## READING TEXT
★ ★ ★

The quarterly operational budget is the mechanism through which the IMF makes its resources available to members. Reflecting the cooperative character of the IMF and the revolving nature of its resources, the IMF’s financial assistance is provided by using SDRs and the currencies of a wide range of members, large and small, including advanced, developing, and transition economies. Members whose balance of payments and reserve positions are judged by the IMF to be sufficiently strong for their currencies to be included in the operational budget make foreign exchange available to members with weak balance of payments positions in need of external financing. In return for the use of their currencies, members receive a liquid claim on the IMF, which earns a market-related rate of return.

Guidelines underlying the preparation and implementation of the operational budget are established by the Executive Board. In November 1998, the Board reviewed the guidelines governing the allocation of currencies to be used in transfers (purchases) and receipts (repurchases) under the operational budget.

★ ★ ★

## DATASET EXTRACT
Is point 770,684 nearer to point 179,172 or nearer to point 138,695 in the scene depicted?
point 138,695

★ ★ ★

## WRITTEN TASK 1
From the passage on the IMF's operational budget, reproduce word for word the part that opens with the words containing "Guidelines underlying the" and closes with "the operational budget.".
## WRITTEN TASK 2
Answer these questions from the passage on the IMF's operational budget:
(a) What do members receive in return for the use of their currencies?
(b) Who establishes the guidelines for preparing and implementing the operational budget?
(c) In what month and year did the Board review the guidelines on allocating currencies?
## WRITTEN TASK 3
Extend the passage on the IMF's operational budget, picking up after its final sentence.

## RIGHT ANSWER 1
Guidelines underlying the preparation and implementation of the operational budget are established by the Executive Board. In November 1998, the Board reviewed the guidelines governing the allocation of currencies to be used in transfers (purchases) and receipts (repurchases) under the operational budget.

## RIGHT ANSWER 2
(a) A liquid claim on the IMF that earns a market-related rate of return.
(b) The Executive Board.
(c) November 1998.

## RIGHT ANSWER 3
At the conclusion of that review, the Board decided to change the allocative key from gross international reserves to IMF quotas. International reserves had played a central role in the allocation system since the 1960s, reflecting the fact that transactions effected through the operational budget involve an exchange of reserve assets. With the sharp expansion of IMF credit over the previous 18 months, the reserve-based system had come under strain, leading to wide differences in the contributions of members to the financing of IMF operations. In agreeing on the move to a quota-based system, the Board was guided by the need for an objective and uniform cross-country allocative criterion. For a number of reasons, international reserves could no longer meet this need:

  • changes in the pattern of reserve holdings among members had accentuated differences between the measure determining members’ contributions to the financing of the IMF (international reserves) and the measure of their quantifiable rights and obligations in the IMF (quotas);
  • recent work on data standards had revealed sharp differences in the measurement, reporting, and usability of gross international reserves; and
  • the imminent introduction of the euro—which affected the level of reserves of some of the major contributors to the operational budget—made modifying the allocation system a matter of operational necessity.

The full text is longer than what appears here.